◆ EXERCISE INSTRUCTIONS
In the copy, include every record below exactly as it appears, but no pictures.
BEGIN DATA SUPPLIED
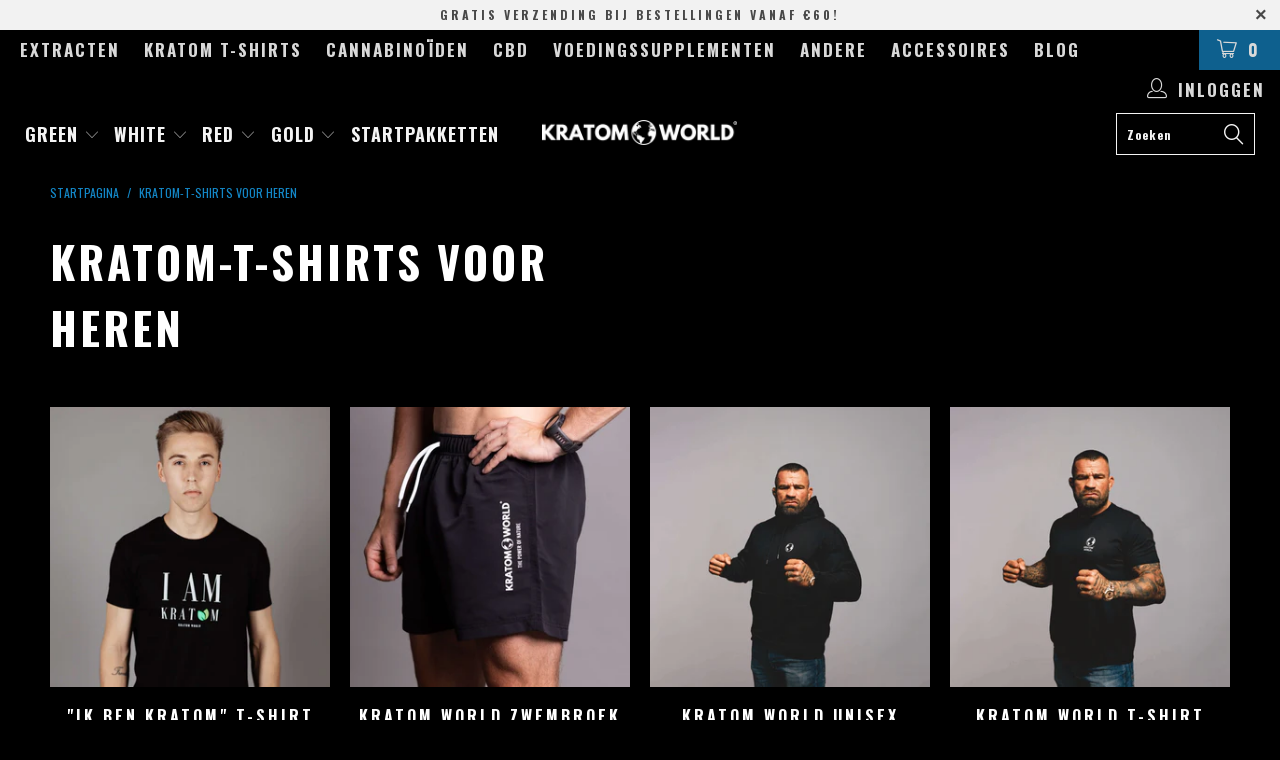

--- FILE ---
content_type: application/javascript; charset=utf-8
request_url: https://geotargetly.co/grsp?id=-Ng3KUXWy9P9apU7lU18&shop=kratom-world-de.myshopify.com
body_size: 198
content:
if (typeof georedirect1696584825000loaded === "function") { georedirect1696584825000loaded(); }if (typeof georedirectLoaded !== "undefined" && typeof georedirectLoaded["-Ng3KUXWy9P9apU7lU18"] === "function") { georedirectLoaded["-Ng3KUXWy9P9apU7lU18"](); }if (typeof georedirect1696584825000Status === "function") { georedirect1696584825000Status(0); }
END DATA SUPPLIED
◆ ANSWER
--- FILE ---
content_type: application/javascript; charset=utf-8
request_url: https://geotargetly.co/grsp?id=-Ng3KUXWy9P9apU7lU18&shop=kratom-world-de.myshopify.com
body_size: 198
content:
if (typeof georedirect1696584825000loaded === "function") { georedirect1696584825000loaded(); }if (typeof georedirectLoaded !== "undefined" && typeof georedirectLoaded["-Ng3KUXWy9P9apU7lU18"] === "function") { georedirectLoaded["-Ng3KUXWy9P9apU7lU18"](); }if (typeof georedirect1696584825000Status === "function") { georedirect1696584825000Status(0); }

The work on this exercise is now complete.